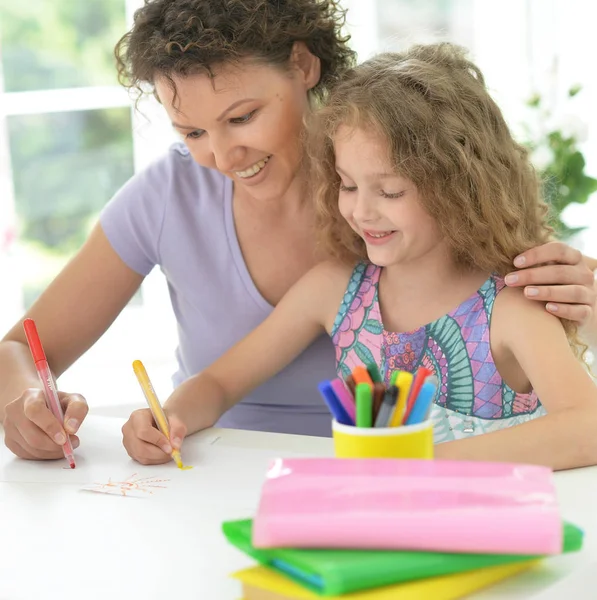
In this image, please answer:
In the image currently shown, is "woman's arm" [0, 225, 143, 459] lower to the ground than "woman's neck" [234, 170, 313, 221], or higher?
lower

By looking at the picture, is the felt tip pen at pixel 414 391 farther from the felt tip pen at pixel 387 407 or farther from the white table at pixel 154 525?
the white table at pixel 154 525

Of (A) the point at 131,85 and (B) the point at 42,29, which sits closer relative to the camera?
(A) the point at 131,85

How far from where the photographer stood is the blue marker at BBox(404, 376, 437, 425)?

☆ ☆ ☆ ☆ ☆ ☆ ☆

EXERCISE OBJECTIVE
Write out all of the lines above again word for word, leaving out the picture.

ANSWER FOR THIS EXERCISE
In this image, please answer:
In the image currently shown, is "woman's arm" [0, 225, 143, 459] lower to the ground than "woman's neck" [234, 170, 313, 221], or higher?
lower

By looking at the picture, is the felt tip pen at pixel 414 391 farther from the felt tip pen at pixel 387 407 or farther from the white table at pixel 154 525?
the white table at pixel 154 525

Of (A) the point at 131,85 and (B) the point at 42,29, which sits closer relative to the camera?
(A) the point at 131,85

How far from where the photographer stood is the blue marker at BBox(404, 376, 437, 425)?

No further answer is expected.